Москва: место встречи (сборник) - Глуховский Дмитрий Алексеевич
Величественная служба. Он, главный гость, посредине храма на возвышении. Разоблачился, оставшись в одном темно-зеленом хвойном подряснике. Но вот на блюдах иподьяконы с поклонами подносят новые одеяния, которыми он обрастает: белый тонкий подризник, епитрахиль и пояс, поручи, саккос, омофор… Подают гребень, и он неспешно зачесывает свои седины слева и справа. Корона-митра опускается на голову…
Он стоит, поджав губы, большой, зелено-золотой, как нарядная елка.
После службы возле трапезной он обратил внимание на орехи.
– Это как это такое тут произрастает?
– Чудо! – выпалил я недостающее слово, заскочив вперед и желая удивить Патриарха.
Это крепкое ветвистое чудо произрастало благодаря проложенной под землей теплотрассе. Я любил орехи молодыми, только народившимися, очищал от зеленых шкурок-пачкунов и совал в рот нежно-молочные горчащие дольки пальцами, мгновенно коричневевшими, как от йода, и пахнувшими йодом.
Помню, на занятии в воскресной школе с помощью сверла, напильника, рубанка и молотка сам смастерил скворечник, а потом, забравшись по приставленной лестнице, долго привязывал его проволокой. Сначала заселились воробьи. Но их выгнали прилетевшие скворцы. Орехи они не трогали, а так – пожирали все, что ни предложишь…
Помню осеннее отпевание Анастасии Ивановны Цветаевой, в гробу похожей на изящную веточку, с которой облетели листья. Я стоял в стихаре со свечой и жарко косился на хорошенькую правнучку покойной, румяно-смуглую, с наливными щечками в милой шерстяной бежевой шляпке, и хотел выглядеть загадочным.
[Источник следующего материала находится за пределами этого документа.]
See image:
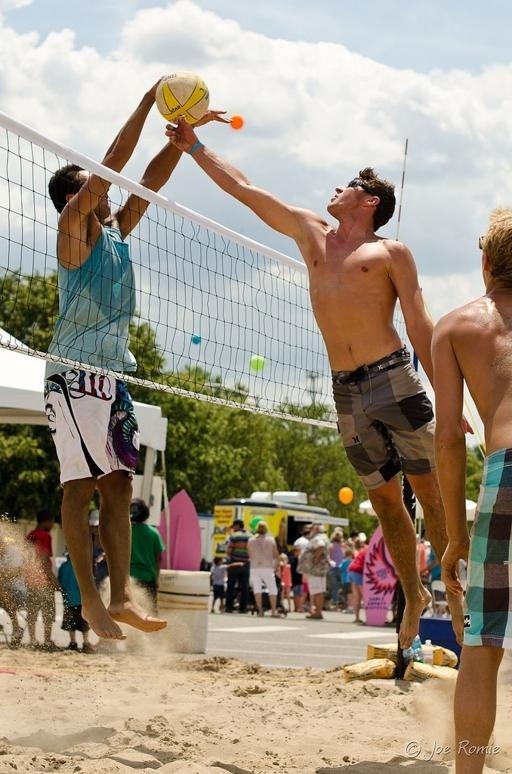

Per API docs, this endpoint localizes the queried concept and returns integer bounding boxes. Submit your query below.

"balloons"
[337,487,354,507]
[190,335,201,346]
[247,354,266,373]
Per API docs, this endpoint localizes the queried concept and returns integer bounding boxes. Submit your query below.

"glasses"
[348,179,379,198]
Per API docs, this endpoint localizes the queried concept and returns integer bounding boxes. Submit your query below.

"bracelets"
[186,139,202,157]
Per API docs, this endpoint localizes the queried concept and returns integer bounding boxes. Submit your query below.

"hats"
[228,519,245,530]
[307,520,328,533]
[87,508,101,529]
[127,495,150,522]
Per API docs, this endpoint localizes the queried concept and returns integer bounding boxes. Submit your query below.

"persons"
[163,114,475,651]
[42,77,232,640]
[430,209,512,774]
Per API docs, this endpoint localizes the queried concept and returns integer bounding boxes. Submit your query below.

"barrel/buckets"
[419,617,462,673]
[156,570,211,653]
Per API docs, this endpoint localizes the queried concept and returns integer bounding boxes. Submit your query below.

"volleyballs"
[156,70,210,123]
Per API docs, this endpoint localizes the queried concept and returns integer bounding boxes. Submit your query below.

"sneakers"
[270,612,281,619]
[67,641,95,654]
[305,610,325,621]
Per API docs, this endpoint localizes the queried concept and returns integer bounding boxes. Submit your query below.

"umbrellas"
[356,496,478,570]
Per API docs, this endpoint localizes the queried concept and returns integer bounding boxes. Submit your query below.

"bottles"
[407,632,432,663]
Иногда я бросал романтически-скорбный взор на покойницу и думал, что ее воркующий голос навсегда со мной – я даже могу в любой момент воспроизвести ее обаятельное, умильное, скрипучее «Сереженька», надо только правильно натянуть шейные жилы, – этим голосом она рассказывала, как из-за нее застрелился гимназист или как она сочиняла стихи на английском, пока стирала завшивленное белье в лагерном бараке… После отпевания, переодевшись в алтаре, я поспешил во двор, но девочки в шляпке уже не было – уехала с гробом; я побрел по району и через десять минут обнаружил себя в Кадашах возле кирпичной стены на пустыре: мертвая листва, пожилая трава, высокомерные лопухи, доходившие до колен, но насквозь напитанные пропащей желтизной…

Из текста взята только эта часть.